▶ [TEXTO DADO]
○ ○ ○ ○

Una madre y un hijo incapaces de mostrarse afecto, incapaces
de compartir lo más íntimo de su humanidad, ¡y no me refiero al sexo!, sino a
algo más decisivo y menos comercial que el incesto. ¡Particularmente difícil
interpretar a personajes que hacen de la inexpresión y la duda su religión!
Representar esa impotencia de comunicar afectos, ese pudor insuperable. ¿No es
esta razón, la razón de la fe, de la convicción dogmática de los personajes, lo
que nos da tanta vergüenza ajena en el cine arcaico, que es el cine de hace
dos días?
Hélène Vincent (Yvette), la madre fría y distante, y Vincent
Lindon (Alain, expresidiario con baja autoestima) lo consiguen plenamente. Vamos captando lo que sienten, pero no lo dicen. Enmanuelle Seigner está perfecta en su
corto papel de amante que no soporta los secretos de Alain. Conoce su cuerpo
desnudo, pero no sabe nada de su alma, de su biografía, pues Alain se avergüenza
de haber estado en la cárcel y de trabajar en una planta de reciclaje, separando basuras, en el
más bajo lugar del escalafón profesional, ese que los países “desarrollados” reservamos
para inmigrantes negros.
Y resulta profundamente conmovedor el personaje de
Monsieur Lalouette, el buen samaritano, el vecino afectuoso, el intermediario
predispuesto por su generosidad al cada vez más decisivo papel de resolver
conflictos entre mentes presas de sus miedos, como si de puzles de mil piezas se
tratara.
En la casa de la viuda Yvette Evrard, en la que se refugia
sin convicción su hijo camionero, recién salido de la cárcel por un delito menor
de tráfico de drogas, las palabras y los gestos afectuosos sólo los recibe la
perra, cuyo afecto se disputan madre e hijo. Afecto al chucho aún distante por parte de
la madre, que no tiene inconveniente en envenenar al animal para reconciliarse
con el hijo sin necesidad de humillar su orgullo herido.
Hago una digresión aquí para referir a este asunto del
mascotismo y por extensión del “animalismo”, ese sucedáneo de las relaciones personales
satisfactorias, cada vez más en crisis, ese sucedáneo del humanismo que nació
de la retórica, de la dialéctica, del arte de la conversación íntima... Y me viene a las
mientes un texto lúdico, humorístico, irónico y lúcido, de C. S. Lewis, uno de
mis autores y pensadores favoritos:
“Si usted necesita que le necesiten, y en su familia, muy
justamente, declinan necesitarle a usted, un animal es obviamente el sucedáneo.
Puede usted tenerle toda su vida necesitado de usted. Puede mantenerle en la
infancia permanentemente, reducirlo a una perpetua invalidez, separarlo de todo
lo que un auténtico animal desea y, en compensación, crearle la necesidad de
pequeños caprichos que sólo usted puede ofrecerle. La infortunada criatura se
convierte así en algo muy útil para el resto de la familia: hace de sumidero o
desagüe, está usted demasiado ocupado estropeando la vida de un perro para
poder estropeársela a ellos”.
Hijo y madre, heridos por la vida, acarician continuamente
al perro, le dan hasta azúcar, pero usan un lenguaje lacónico, áspero, amargo
entre ellos, sobre un fondo que no puede estar más limpio de polvo y paja, un
marco tan austero y gélido como las relaciones personales…, y el protagonista
acaba saltando contra el orden inflexible de la madre en inútiles ataques de
odio e ira, a los que sigue la vergüenza y la culpa.

○ ○ ○ ○

▶ [Datos de razonamiento sobre geometría de escenas]
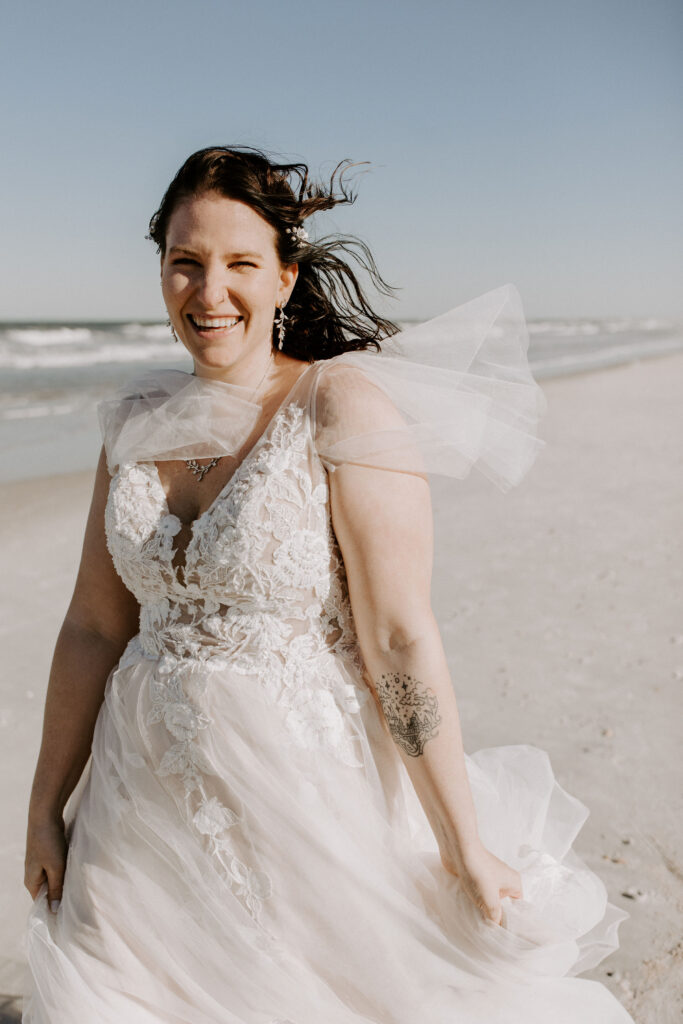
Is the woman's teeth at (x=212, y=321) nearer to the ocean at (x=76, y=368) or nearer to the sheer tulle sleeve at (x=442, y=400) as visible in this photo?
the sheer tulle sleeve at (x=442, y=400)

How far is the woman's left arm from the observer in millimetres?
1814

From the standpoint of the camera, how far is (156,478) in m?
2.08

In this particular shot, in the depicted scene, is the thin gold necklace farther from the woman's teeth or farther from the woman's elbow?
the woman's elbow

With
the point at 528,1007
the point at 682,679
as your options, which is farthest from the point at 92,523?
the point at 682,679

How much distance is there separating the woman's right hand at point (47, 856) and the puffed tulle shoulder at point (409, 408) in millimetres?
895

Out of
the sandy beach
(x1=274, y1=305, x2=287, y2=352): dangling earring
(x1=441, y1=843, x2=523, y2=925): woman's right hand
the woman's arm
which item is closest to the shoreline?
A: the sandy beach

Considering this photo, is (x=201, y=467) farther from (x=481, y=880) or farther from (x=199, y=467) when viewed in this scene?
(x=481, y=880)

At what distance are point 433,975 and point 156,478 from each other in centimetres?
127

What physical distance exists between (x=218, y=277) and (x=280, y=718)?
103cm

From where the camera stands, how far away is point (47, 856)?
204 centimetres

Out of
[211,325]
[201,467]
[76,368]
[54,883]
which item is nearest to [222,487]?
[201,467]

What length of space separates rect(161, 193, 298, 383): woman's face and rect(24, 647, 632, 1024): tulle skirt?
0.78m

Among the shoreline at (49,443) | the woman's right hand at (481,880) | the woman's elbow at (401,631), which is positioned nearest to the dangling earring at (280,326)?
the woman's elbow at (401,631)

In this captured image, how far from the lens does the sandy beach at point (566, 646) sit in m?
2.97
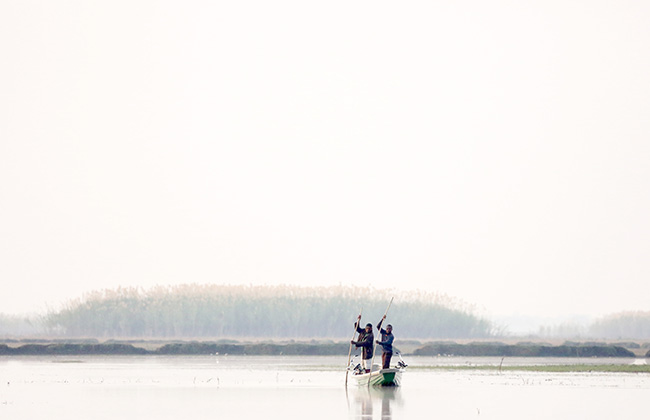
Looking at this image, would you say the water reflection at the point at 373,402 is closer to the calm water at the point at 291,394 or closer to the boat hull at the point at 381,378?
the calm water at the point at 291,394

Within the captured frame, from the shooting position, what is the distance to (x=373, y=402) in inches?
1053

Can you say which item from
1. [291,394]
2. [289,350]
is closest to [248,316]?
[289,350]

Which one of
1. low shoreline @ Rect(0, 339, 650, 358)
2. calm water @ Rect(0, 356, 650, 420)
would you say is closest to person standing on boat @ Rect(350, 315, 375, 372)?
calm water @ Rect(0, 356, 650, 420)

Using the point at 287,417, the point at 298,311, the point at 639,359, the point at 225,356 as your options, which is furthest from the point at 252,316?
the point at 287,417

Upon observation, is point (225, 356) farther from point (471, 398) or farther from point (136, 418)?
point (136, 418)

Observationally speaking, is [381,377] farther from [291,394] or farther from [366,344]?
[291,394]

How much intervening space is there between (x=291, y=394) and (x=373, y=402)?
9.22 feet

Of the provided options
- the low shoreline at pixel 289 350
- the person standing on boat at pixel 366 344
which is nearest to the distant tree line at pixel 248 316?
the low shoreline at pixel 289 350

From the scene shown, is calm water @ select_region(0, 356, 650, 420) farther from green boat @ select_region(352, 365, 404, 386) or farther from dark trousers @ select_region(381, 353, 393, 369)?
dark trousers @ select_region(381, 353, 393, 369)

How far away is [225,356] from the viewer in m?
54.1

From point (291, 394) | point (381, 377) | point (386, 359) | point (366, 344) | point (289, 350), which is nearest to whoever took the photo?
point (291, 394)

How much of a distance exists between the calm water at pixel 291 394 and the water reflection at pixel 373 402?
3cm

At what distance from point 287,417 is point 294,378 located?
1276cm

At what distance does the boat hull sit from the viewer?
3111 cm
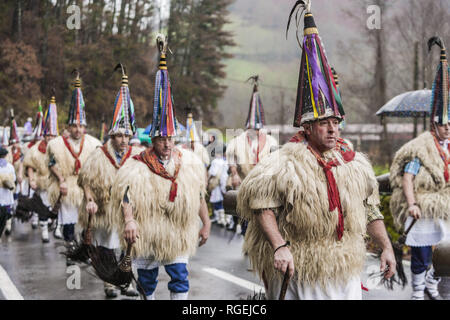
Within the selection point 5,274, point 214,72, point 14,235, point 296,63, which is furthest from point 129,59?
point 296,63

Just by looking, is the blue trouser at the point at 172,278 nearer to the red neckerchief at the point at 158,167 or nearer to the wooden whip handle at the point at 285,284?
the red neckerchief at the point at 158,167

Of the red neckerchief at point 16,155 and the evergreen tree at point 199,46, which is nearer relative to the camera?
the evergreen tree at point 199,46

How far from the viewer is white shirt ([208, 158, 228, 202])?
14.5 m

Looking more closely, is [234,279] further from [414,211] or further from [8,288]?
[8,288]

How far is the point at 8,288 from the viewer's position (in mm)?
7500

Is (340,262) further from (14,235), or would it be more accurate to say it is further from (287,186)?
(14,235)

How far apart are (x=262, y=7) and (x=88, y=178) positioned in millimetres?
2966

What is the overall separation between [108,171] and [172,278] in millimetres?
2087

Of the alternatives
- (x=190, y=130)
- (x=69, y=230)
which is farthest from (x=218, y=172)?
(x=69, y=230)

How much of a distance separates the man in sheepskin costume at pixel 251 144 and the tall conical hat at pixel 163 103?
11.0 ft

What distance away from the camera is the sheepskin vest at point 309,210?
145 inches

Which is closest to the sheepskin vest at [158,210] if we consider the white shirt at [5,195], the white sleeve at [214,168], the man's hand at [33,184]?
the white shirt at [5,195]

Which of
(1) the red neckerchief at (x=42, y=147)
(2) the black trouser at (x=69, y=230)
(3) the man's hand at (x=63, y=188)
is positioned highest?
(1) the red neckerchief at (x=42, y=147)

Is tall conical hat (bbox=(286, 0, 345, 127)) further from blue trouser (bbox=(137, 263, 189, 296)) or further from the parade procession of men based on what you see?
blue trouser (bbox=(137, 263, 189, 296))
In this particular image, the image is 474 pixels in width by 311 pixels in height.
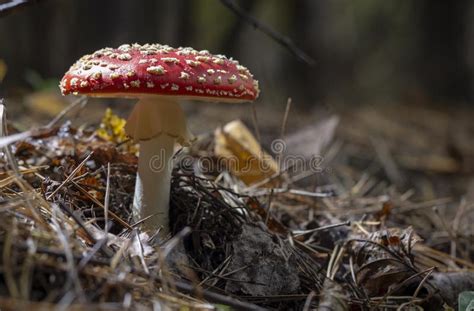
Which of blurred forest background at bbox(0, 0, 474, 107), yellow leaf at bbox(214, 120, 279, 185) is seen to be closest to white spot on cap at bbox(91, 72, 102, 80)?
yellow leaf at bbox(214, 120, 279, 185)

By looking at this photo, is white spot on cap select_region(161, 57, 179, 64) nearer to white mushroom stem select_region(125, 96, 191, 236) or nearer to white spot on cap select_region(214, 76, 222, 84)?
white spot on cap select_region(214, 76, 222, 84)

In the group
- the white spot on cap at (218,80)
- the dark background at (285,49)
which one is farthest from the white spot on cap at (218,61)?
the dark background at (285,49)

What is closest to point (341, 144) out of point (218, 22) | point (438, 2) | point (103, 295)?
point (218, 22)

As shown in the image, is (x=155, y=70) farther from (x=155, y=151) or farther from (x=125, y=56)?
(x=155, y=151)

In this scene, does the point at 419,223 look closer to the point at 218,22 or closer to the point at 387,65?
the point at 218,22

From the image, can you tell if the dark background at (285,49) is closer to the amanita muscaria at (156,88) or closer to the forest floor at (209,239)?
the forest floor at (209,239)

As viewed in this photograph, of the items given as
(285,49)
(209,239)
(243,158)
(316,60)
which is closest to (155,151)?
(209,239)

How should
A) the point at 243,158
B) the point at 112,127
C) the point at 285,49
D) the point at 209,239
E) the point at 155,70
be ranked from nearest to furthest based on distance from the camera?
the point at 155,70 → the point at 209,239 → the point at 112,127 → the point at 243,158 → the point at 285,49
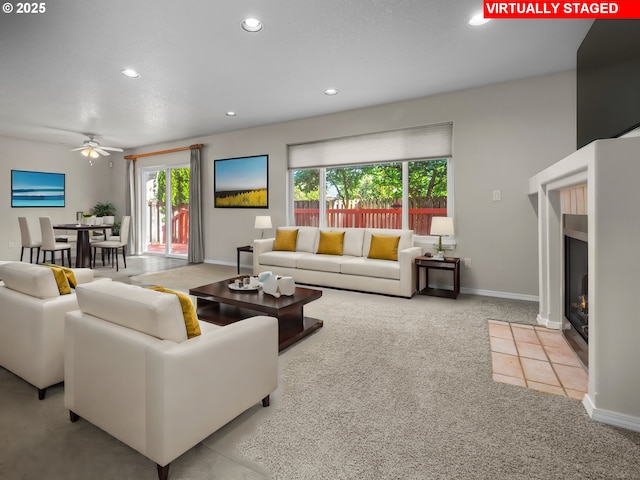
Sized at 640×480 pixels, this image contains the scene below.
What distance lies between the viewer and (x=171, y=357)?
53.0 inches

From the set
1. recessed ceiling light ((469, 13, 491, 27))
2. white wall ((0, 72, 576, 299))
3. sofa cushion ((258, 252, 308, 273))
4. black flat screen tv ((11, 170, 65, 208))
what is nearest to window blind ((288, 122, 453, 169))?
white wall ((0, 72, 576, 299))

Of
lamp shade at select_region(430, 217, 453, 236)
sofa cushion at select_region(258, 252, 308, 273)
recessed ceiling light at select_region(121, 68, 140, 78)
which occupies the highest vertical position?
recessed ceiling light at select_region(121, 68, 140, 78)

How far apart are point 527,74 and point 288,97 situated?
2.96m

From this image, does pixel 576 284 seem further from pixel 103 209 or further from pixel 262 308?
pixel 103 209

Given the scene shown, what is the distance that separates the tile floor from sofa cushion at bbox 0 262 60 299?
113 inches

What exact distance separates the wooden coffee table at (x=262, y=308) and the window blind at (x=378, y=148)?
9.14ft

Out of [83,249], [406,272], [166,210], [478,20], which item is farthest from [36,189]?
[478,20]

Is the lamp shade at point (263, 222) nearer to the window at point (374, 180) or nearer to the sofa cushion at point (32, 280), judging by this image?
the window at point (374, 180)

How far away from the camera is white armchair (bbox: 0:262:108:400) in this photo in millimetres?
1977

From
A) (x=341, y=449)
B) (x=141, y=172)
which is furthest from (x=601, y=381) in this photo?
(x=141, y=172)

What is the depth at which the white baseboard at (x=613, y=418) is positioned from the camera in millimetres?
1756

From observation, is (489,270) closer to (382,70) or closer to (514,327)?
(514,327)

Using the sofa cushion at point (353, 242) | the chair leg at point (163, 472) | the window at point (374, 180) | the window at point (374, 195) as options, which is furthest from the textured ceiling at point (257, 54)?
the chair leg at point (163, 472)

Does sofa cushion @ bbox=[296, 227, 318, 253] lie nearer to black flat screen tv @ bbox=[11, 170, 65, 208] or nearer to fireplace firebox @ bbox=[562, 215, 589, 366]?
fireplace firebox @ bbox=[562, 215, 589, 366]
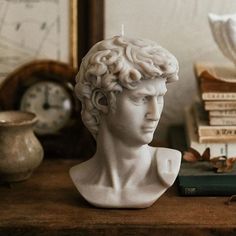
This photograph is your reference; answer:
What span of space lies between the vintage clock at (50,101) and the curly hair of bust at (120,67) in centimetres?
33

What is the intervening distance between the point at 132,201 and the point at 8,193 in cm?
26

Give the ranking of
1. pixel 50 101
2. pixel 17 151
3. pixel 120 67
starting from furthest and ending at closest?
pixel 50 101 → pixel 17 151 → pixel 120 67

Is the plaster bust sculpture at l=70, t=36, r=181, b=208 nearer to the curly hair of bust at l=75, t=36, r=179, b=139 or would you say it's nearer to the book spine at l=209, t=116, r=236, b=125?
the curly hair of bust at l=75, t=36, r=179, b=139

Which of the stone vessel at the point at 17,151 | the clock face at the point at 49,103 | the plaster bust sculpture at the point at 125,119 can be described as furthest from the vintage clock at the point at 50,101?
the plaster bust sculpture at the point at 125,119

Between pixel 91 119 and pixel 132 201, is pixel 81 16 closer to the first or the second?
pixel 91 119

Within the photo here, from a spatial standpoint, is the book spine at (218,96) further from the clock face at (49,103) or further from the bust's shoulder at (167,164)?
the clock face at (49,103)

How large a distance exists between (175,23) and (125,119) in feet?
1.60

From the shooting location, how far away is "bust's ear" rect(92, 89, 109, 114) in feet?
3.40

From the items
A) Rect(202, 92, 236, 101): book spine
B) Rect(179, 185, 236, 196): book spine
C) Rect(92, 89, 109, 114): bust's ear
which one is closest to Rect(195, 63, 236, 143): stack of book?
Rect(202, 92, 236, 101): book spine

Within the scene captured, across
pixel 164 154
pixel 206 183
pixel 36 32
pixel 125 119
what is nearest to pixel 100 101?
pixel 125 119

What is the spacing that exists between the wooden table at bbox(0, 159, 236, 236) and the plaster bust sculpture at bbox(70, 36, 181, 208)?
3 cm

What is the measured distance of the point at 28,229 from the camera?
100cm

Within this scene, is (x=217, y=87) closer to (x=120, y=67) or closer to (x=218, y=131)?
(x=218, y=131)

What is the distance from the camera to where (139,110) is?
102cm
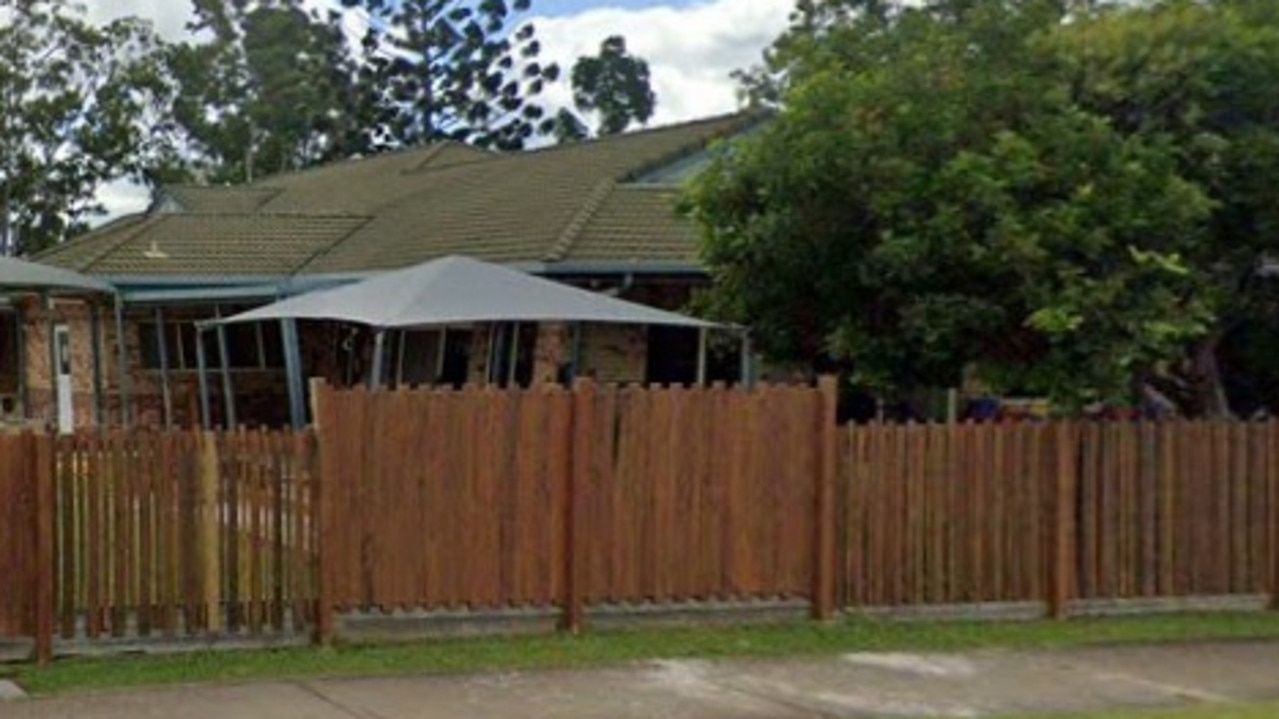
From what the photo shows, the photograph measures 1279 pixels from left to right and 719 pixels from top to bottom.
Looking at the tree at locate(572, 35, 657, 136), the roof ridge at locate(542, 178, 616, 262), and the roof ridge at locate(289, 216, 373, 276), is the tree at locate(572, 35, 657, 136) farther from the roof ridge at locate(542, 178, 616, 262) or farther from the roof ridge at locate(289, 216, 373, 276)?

○ ○ ○ ○

▶ [TUS INSTRUCCIONES]
Responde estas preguntas según la reseña:
(a) ¿Qué actriz interpreta a Yvette?
(b) ¿En qué trabaja Alain?
(c) ¿Qué le dan al perro madre e hijo, según el último párrafo?

▶ [RESULTADO]
(a) Hélène Vincent.
(b) En una planta de reciclaje, separando basuras.
(c) Azúcar.